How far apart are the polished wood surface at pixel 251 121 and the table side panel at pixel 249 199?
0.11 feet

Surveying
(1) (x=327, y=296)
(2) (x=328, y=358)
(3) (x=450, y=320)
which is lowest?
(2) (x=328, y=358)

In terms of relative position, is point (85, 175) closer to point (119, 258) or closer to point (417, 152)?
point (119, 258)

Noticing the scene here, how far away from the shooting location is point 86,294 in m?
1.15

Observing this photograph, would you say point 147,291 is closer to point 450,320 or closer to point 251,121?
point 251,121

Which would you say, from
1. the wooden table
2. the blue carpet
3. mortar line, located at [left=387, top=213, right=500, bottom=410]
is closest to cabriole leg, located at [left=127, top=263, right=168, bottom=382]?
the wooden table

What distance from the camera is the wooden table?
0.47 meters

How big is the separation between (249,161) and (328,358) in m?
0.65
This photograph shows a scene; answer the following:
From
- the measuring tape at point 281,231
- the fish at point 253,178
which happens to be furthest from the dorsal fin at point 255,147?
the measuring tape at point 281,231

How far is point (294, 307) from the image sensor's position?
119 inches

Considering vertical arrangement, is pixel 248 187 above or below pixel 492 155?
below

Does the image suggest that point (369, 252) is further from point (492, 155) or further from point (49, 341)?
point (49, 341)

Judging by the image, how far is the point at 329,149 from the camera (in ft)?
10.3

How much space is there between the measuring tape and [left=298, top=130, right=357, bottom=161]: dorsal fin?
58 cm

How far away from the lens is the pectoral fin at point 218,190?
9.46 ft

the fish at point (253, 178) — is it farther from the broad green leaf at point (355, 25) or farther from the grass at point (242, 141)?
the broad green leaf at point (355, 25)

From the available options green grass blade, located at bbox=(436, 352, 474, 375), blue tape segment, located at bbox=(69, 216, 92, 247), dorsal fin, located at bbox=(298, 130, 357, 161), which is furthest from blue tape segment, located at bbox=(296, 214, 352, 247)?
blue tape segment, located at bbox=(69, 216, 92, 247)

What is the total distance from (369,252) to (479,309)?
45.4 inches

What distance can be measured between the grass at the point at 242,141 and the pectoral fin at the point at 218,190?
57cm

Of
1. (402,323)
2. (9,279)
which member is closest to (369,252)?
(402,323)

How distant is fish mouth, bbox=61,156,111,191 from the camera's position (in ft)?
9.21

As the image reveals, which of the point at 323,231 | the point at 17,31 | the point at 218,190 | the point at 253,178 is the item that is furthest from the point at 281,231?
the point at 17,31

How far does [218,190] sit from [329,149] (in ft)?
──────
= OBJECTIVE =
Convert the entries from the line with "Which would you say, from" to the line with "0.47 meters" into a two-column CSV with the columns entry_text and answer. Write one row per entry, put each field in double quotes, and replace line breaks with spaces.

= SOLVED EXERCISE =
entry_text,answer
"Which would you say, from 1. the wooden table 2. the blue carpet 3. mortar line, located at [left=387, top=213, right=500, bottom=410] is closest to cabriole leg, located at [left=127, top=263, right=168, bottom=382]?","the wooden table"
"What distance from the camera is the wooden table?","0.47 meters"